Such statements speak only to the date hereof, and Ogden undertakes no
obligation to release publicly any revisions to the forward-looking statements
to reflect events or circumstances after the date hereof or to reflect
unanticipated events or developments.

                                   THE COMPANY

     Ogden Corporation, a Delaware corporation, has its principal executive
offices at Two Pennsylvania Plaza, New York, New York 10121, telephone number
(212) 868-6100. Ogden is a diversified company providing a wide variety of
services through various operating groups within each of its two business
segments: Services and Energy. The operation of Ogden's Services business
segment are performed by Ogden Services Corporation and its subsidiaries through
its Entertainment and Aviation groups. These groups provide a wide range of
services to private and public facilities throughout the United States and many
foreign countries. The Entertainment group provides total facility management;
presentation of concerts and family shows; themed attractions; live theater;
gaming; large format theaters and film; performing artists management; recorded
music and video development; food, beverage and novelty concessions; and certain
maintenance services for public and private entertainment facilities as well as
the promotion and staging of entertainment events at stadiums, concert
facilities, arenas, parks, fairgrounds and amphitheaters. Aviation provides a
full range of specialized airline support services to commercial airlines and
airports around the world. The specialized support services include ground
handling, ramp, passenger, cargo and warehousing, aviation fueling and in-flight
catering services. The Aviation group also supplies air combat maneuvering
instrumentation systems to the U.S. Navy and Air Force.


                                       I-3

<PAGE>

     The operations of Ogden's Energy business segment are conducted through its
wholly-owned subsidiary, Ogden Energy Group, Inc. and its subsidiaries, through
four major operating sectors: Independent Power, Waste-to-Energy, Water and
Wastewater and Environmental Consulting and Engineering. The Independent Power
group develops, operates, and in some cases, owns alternative energy power
projects which cogenerate electricity and steam or generate electricity alone
for sale to utilities in the United States and internationally. The
Waste-to-Energy group designs, constructs, operates, maintains and, in some
cases, owns facilities which combust municipal solid waste to make saleable
energy in the form of electricity and steam. The Water and Wastewater group
expects to develop, operate and, in some cases, own projects that purify water,
treat wastewater and treat and manage biosolids and compost organic wastes. The
Environmental Consulting and Engineering group provide a wide range of
environmental, infrastructure and energy consulting including remedial
investigations, engineering and design and project management to a variety of
public and private rectors in the United States and abroad.

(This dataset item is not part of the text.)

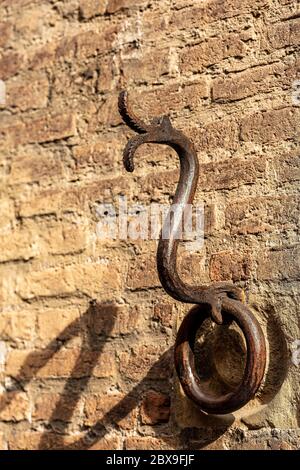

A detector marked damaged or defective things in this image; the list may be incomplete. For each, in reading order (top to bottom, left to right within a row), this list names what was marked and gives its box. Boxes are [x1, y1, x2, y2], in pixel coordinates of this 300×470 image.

rusty iron ring [175, 300, 266, 414]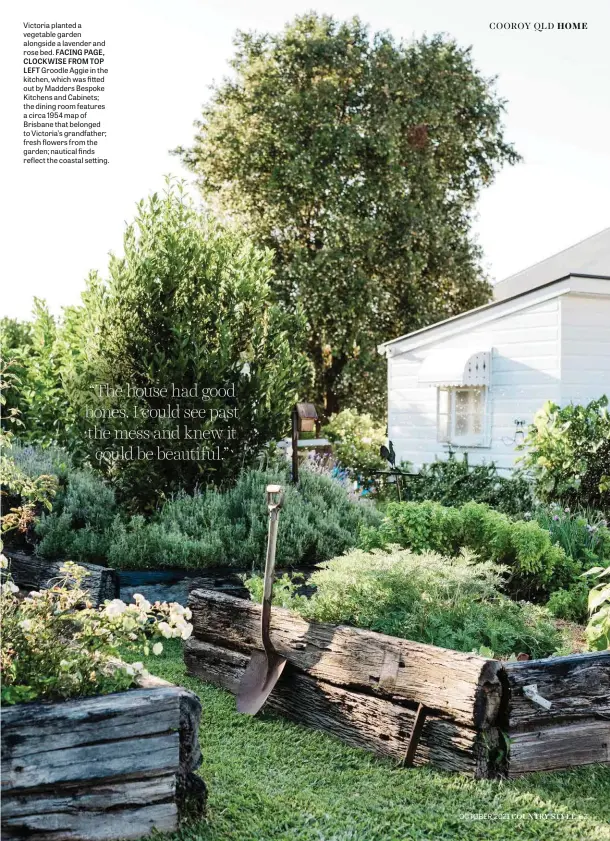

                              SELLING SHAREHOLDERS

     All of the Shares described in this Prospectus will be owned immediately
after registra tion by the individuals listed below. All of the shares offered
below were acquired in connec tion with the Agreement and Plan of Merger among
Ogden, Ogden Firehole Acquisition Company and Firehole Entertainment Corp.,
dated December 22, 1995. The Selling Share holders have no material relationship
with Ogden.

        Name of Selling
        Shareholders (1)                                     Shares Owned (2)
        ----------------                                     ----------------

        Lewis S. Robinson, III                                   55,327
        Gerald E. Morris                                         59,717
                                                                -------
                             TOTAL SHARES                       115,044

        (1)  None of the Selling Shareholders held any office with Ogden
             during the last three years.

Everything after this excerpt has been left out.